Now we know: it's one rule for them, one rule for the rest of us
Like most of us, I suspect, I had never heard of Astronomer or its CEO Andy Byron until a few days ago, when events earlier in the week at a Coldplay concert in Massachusetts started to go viral. Even then, I couldn’t be bothered to look up what the company does – quite frankly, it doesn’t matter, and I don’t care.

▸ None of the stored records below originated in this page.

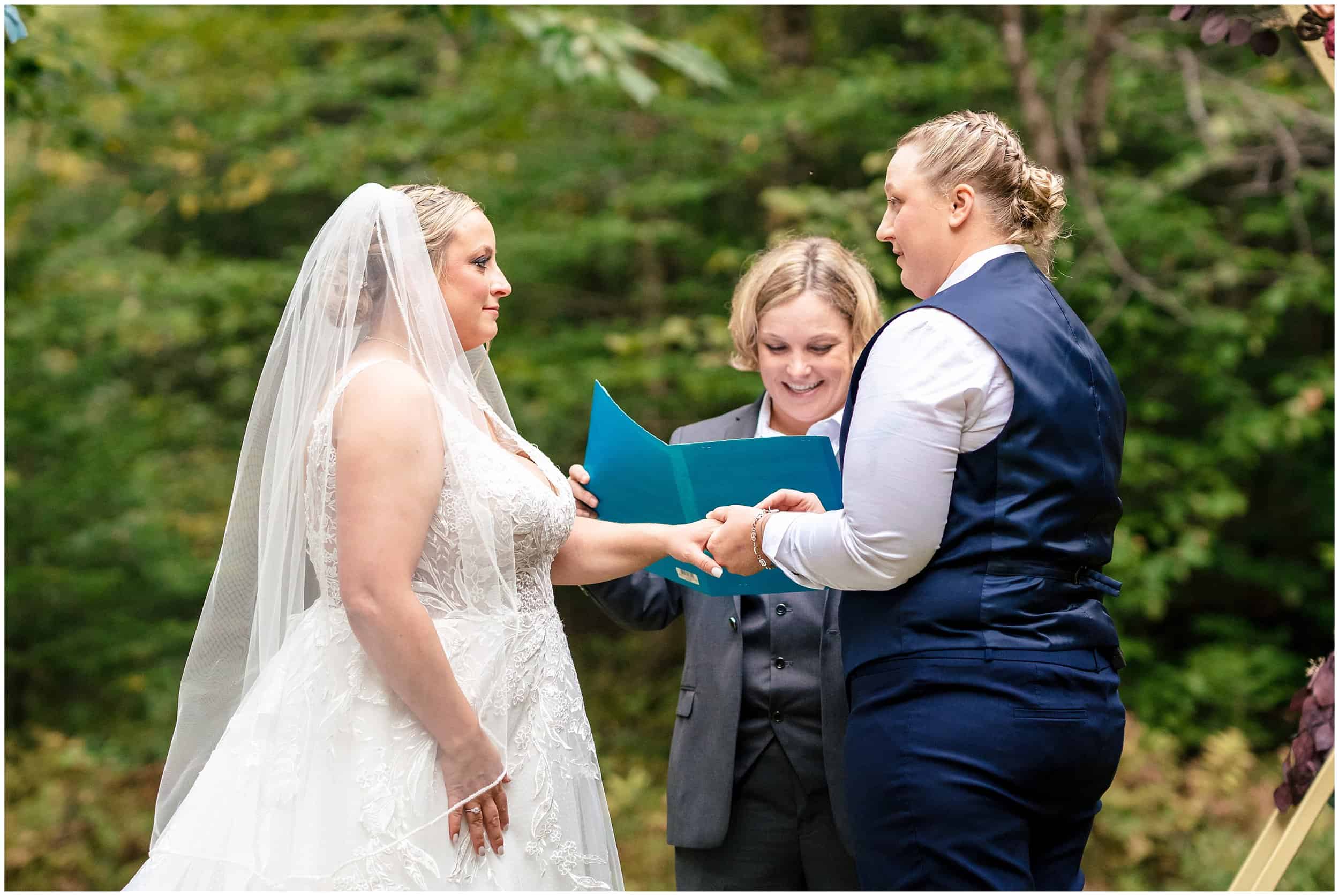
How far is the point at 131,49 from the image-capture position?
8.12 metres

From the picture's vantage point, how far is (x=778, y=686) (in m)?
2.50

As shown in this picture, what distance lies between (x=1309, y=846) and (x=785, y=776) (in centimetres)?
402

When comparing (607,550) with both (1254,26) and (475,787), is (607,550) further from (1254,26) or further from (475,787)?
(1254,26)

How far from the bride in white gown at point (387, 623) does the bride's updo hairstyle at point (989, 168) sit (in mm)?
856

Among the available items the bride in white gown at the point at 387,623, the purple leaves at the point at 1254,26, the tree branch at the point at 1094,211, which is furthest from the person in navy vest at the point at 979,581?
the tree branch at the point at 1094,211

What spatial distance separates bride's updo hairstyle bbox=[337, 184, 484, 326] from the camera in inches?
88.4

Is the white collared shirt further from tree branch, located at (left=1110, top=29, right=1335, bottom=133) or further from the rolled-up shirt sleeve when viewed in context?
tree branch, located at (left=1110, top=29, right=1335, bottom=133)

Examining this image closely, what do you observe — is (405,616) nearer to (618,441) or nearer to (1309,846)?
(618,441)

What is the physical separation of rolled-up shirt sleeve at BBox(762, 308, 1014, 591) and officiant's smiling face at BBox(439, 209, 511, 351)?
2.61 feet

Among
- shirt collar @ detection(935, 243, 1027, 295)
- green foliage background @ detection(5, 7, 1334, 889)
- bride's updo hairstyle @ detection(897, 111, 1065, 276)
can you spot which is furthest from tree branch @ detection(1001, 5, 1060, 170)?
Result: shirt collar @ detection(935, 243, 1027, 295)

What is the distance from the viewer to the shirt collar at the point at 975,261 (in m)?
2.09

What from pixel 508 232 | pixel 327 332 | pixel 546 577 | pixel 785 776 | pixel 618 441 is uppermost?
pixel 508 232

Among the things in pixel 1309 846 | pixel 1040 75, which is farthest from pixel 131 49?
pixel 1309 846

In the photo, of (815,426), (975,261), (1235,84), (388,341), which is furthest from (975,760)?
(1235,84)
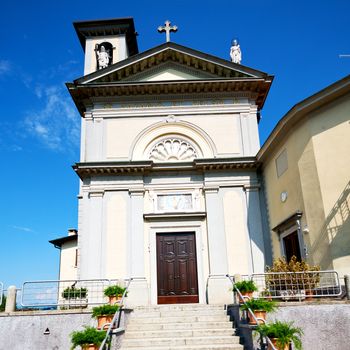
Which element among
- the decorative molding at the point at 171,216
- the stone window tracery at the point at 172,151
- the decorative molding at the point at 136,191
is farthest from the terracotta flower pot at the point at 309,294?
the stone window tracery at the point at 172,151

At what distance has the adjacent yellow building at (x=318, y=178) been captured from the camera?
1134 cm

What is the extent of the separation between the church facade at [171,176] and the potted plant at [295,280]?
3779 mm

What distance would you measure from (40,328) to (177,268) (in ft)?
21.1

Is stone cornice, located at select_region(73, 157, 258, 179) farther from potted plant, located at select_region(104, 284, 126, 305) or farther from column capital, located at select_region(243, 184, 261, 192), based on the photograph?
potted plant, located at select_region(104, 284, 126, 305)

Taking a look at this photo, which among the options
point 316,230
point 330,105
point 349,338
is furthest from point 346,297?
point 330,105

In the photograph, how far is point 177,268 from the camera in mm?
15750

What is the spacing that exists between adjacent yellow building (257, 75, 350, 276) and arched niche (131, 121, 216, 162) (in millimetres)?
3801

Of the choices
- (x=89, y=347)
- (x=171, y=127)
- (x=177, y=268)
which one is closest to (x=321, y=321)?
(x=89, y=347)

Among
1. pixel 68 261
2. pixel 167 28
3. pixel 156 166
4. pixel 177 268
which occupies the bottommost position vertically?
pixel 177 268

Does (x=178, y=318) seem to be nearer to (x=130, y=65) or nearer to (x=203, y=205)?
(x=203, y=205)

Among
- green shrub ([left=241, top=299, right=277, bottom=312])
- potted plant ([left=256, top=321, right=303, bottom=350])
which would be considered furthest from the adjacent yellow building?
potted plant ([left=256, top=321, right=303, bottom=350])

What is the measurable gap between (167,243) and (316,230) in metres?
6.20

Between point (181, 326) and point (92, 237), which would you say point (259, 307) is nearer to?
point (181, 326)

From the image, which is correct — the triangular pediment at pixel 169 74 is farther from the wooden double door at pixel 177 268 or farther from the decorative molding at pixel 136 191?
the wooden double door at pixel 177 268
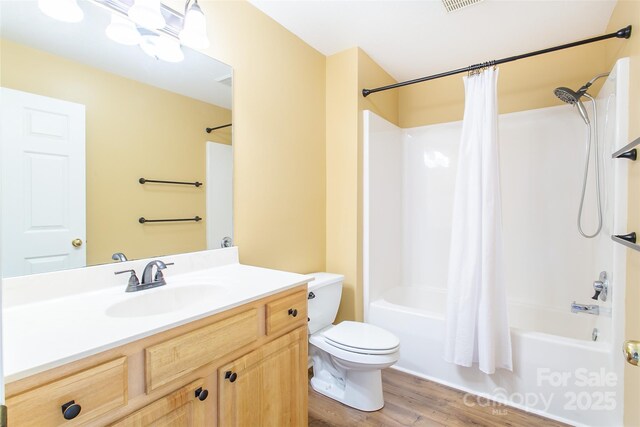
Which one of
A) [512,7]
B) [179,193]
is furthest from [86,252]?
[512,7]

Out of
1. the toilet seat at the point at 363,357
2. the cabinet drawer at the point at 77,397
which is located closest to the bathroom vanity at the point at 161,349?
the cabinet drawer at the point at 77,397

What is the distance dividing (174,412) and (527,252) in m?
2.62

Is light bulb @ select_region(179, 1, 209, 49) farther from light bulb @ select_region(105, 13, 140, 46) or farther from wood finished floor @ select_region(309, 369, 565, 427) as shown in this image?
wood finished floor @ select_region(309, 369, 565, 427)

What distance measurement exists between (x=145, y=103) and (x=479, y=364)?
2.31 metres

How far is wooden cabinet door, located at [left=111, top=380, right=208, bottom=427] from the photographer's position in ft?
2.76

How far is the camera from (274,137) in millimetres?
1984

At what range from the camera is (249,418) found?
114cm

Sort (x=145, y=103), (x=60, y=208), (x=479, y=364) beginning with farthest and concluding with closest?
(x=479, y=364) < (x=145, y=103) < (x=60, y=208)

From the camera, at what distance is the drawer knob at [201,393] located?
98 cm

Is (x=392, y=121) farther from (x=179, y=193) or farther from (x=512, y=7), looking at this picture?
(x=179, y=193)

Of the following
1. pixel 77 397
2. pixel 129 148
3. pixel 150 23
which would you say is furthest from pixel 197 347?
pixel 150 23

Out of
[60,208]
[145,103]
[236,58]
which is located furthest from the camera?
[236,58]

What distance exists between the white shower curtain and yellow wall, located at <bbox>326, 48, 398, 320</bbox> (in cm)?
68

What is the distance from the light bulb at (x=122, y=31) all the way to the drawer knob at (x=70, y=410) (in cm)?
132
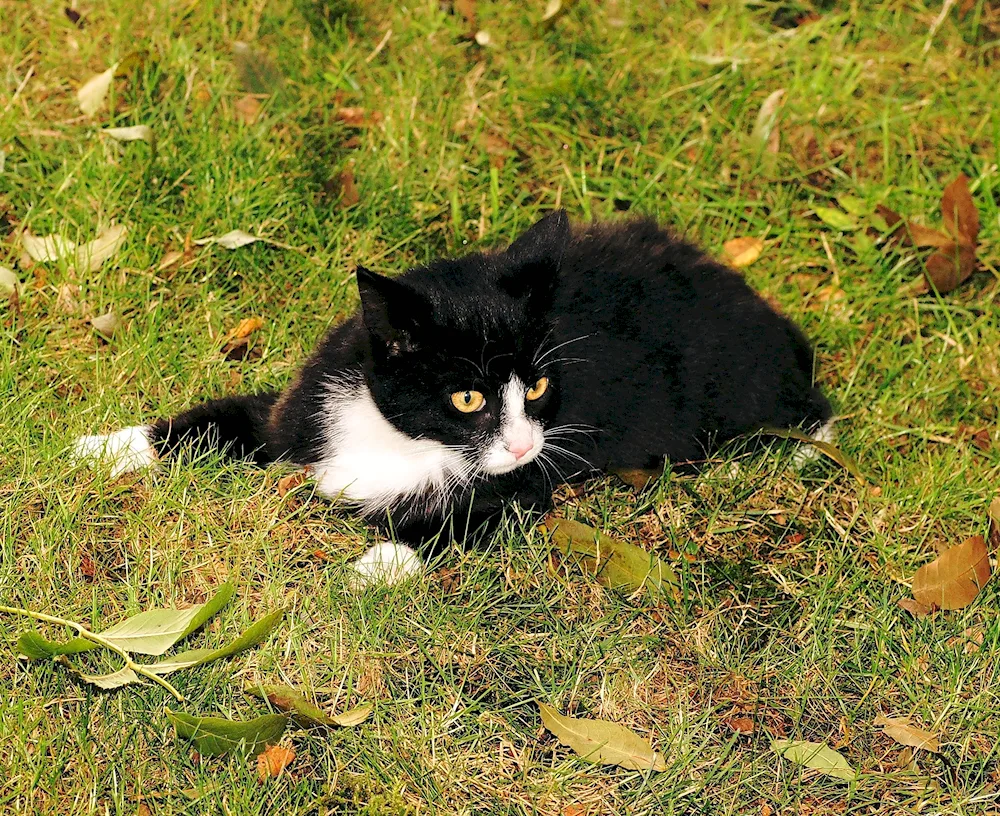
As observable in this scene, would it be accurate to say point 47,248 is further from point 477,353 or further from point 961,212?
point 961,212

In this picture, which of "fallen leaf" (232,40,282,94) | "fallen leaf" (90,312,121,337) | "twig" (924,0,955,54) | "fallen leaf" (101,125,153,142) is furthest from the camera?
"twig" (924,0,955,54)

Ignorance in that particular area has not removed a scintilla of my enjoyment in watching the gloriously spectacular fall from grace of a man whom I’ve never met, likely never will, and whose mere existence has most likely not one grain of influence over my life.
My lack of knowledge of the man is entirely immaterial. He could single-handedly sustain a charity for blind, three-legged former guide dogs and I’d still have revelled in his global humiliation – which instantly gave birth to tens of thousands of memes and gifs that he will almost certainly carry to his grave.
I’ve absolutely zero interest in moralising about his choices, who he may or may not sleep with, how sorry he may be (at being caught), or how pathetically cheesy his choice of words was in his first public comments after his cloak of invisibility so spectacularly failed: “and I will try to fix you.” Puleeze!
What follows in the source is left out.